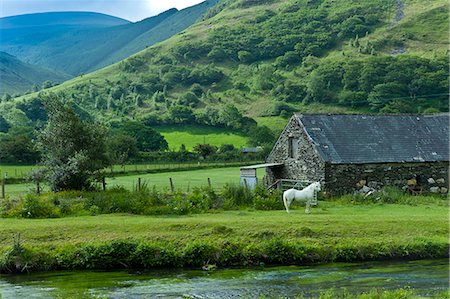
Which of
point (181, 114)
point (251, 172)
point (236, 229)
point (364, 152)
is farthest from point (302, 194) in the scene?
point (181, 114)

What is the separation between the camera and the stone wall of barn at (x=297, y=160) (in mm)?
37250

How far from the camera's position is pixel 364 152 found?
3753 centimetres

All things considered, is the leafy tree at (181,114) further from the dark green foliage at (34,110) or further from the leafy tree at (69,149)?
the leafy tree at (69,149)

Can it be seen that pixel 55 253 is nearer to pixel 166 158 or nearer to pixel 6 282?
pixel 6 282

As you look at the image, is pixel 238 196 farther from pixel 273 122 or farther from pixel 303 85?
pixel 303 85

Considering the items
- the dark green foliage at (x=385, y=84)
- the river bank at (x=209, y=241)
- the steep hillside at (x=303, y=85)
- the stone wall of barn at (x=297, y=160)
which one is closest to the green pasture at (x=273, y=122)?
the steep hillside at (x=303, y=85)

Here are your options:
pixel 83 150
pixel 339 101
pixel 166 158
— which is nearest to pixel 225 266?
pixel 83 150

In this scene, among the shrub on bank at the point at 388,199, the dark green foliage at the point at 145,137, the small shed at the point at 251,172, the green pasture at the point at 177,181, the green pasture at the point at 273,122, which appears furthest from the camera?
the green pasture at the point at 273,122

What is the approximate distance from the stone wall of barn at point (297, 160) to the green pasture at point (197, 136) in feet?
223

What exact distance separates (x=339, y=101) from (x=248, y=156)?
207ft

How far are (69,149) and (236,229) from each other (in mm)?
12732

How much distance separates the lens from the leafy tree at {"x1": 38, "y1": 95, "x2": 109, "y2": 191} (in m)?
31.6

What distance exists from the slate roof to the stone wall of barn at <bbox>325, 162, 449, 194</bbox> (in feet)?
1.26

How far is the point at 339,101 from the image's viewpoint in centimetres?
14212
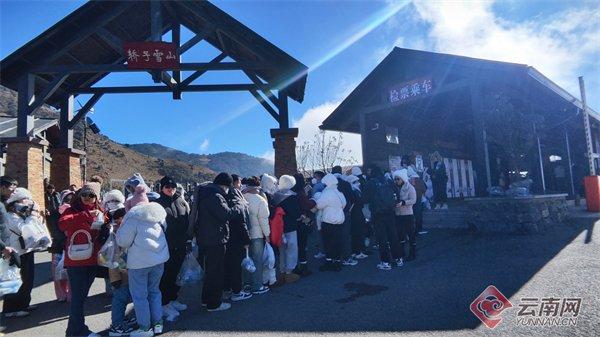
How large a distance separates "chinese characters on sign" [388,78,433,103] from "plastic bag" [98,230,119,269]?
994 centimetres

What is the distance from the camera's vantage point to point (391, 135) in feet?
45.7

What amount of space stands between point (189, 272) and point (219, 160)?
96.5 metres

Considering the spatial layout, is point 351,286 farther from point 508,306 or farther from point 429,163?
point 429,163

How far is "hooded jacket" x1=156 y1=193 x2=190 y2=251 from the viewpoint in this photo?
4.52 m

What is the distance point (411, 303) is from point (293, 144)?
22.1 feet

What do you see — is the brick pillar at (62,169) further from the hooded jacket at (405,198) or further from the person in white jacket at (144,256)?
the hooded jacket at (405,198)

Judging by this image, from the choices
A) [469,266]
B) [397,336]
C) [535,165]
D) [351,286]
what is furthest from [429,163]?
[397,336]

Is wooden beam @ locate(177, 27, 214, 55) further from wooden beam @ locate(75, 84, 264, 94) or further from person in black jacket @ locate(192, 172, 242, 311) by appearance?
person in black jacket @ locate(192, 172, 242, 311)

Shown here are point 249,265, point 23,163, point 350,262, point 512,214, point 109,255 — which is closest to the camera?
point 109,255

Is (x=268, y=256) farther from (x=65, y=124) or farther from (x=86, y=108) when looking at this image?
(x=65, y=124)

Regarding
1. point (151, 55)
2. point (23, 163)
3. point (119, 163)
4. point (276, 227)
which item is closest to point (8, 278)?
point (276, 227)

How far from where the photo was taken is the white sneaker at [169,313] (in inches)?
175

WHAT TO WORK ON:
Reproduce every one of the lines above word for word, leaving out the pictures.

TASK RESPONSE:
Which of
point (181, 114)
point (251, 172)
point (236, 229)
point (364, 152)
is farthest from point (302, 194) in the scene?
point (181, 114)

What is the separation between the camera and the stone wall of barn at (x=297, y=160) (in mm)?
37250

How far from the camera's position is pixel 364 152 found?
3753 centimetres

All things considered, is the leafy tree at (181,114) further from the dark green foliage at (34,110) or further from the leafy tree at (69,149)?
the leafy tree at (69,149)

Can it be seen that pixel 55 253 is nearer to pixel 166 158 or nearer to pixel 6 282?
pixel 6 282

As you look at the image, is pixel 238 196 farther from pixel 273 122 or farther from pixel 303 85?
pixel 303 85

Considering the items
- the dark green foliage at (x=385, y=84)
- the river bank at (x=209, y=241)
- the steep hillside at (x=303, y=85)
- the stone wall of barn at (x=297, y=160)
which one is closest to the green pasture at (x=273, y=122)?
the steep hillside at (x=303, y=85)

Here are your options:
pixel 83 150
pixel 339 101
pixel 166 158
— which is nearest to pixel 225 266?
pixel 83 150

In this scene, among the shrub on bank at the point at 388,199, the dark green foliage at the point at 145,137, the small shed at the point at 251,172, the green pasture at the point at 177,181, the green pasture at the point at 273,122, which appears furthest from the camera?
the green pasture at the point at 273,122

What is the approximate distance from the stone wall of barn at point (297, 160) to the green pasture at point (197, 136) in feet?
223

What exact distance separates (x=339, y=101) from (x=248, y=156)?
207ft

How far are (69,149) and (236,229) from each other (in mm)?
12732

How much distance separates the lens from the leafy tree at {"x1": 38, "y1": 95, "x2": 109, "y2": 191} (in m)?
31.6

What distance exists from the slate roof to the stone wall of barn at <bbox>325, 162, 449, 194</bbox> (in feet)?
1.26

How far is the point at 339,101 from the image's viewpoint in centimetres?
14212
How large a distance separates "chinese characters on sign" [388,78,433,103] from "plastic bag" [98,230,119,269]?
994 centimetres

What is the distance from the camera's vantage point to point (391, 135) in feet?
45.7

What amount of space stands between point (189, 272) and point (219, 160)?
96.5 metres

Considering the spatial layout, is point 351,286 farther from point 508,306 or farther from point 429,163?
point 429,163

How far is "hooded jacket" x1=156 y1=193 x2=190 y2=251 from the viewpoint in this photo?
4.52 m

What is the distance point (411, 303) is from point (293, 144)?
22.1 feet

What do you see — is the brick pillar at (62,169) further from the hooded jacket at (405,198) or further from the person in white jacket at (144,256)?
the hooded jacket at (405,198)

Judging by this image, from the choices
A) [469,266]
B) [397,336]
C) [535,165]
D) [351,286]
what is furthest from [429,163]?
[397,336]

Is wooden beam @ locate(177, 27, 214, 55) further from wooden beam @ locate(75, 84, 264, 94) or further from person in black jacket @ locate(192, 172, 242, 311) by appearance?
person in black jacket @ locate(192, 172, 242, 311)

Shown here are point 249,265, point 23,163, point 350,262, point 512,214, point 109,255 — which is closest to the camera?
point 109,255

Is (x=268, y=256) farther from (x=65, y=124) or farther from (x=86, y=108) when looking at this image?
(x=65, y=124)

Regarding
1. point (151, 55)
2. point (23, 163)
3. point (119, 163)
4. point (276, 227)
which item is closest to point (8, 278)?
point (276, 227)

How far from where the photo was taken is the white sneaker at [169,313] (in inches)?
175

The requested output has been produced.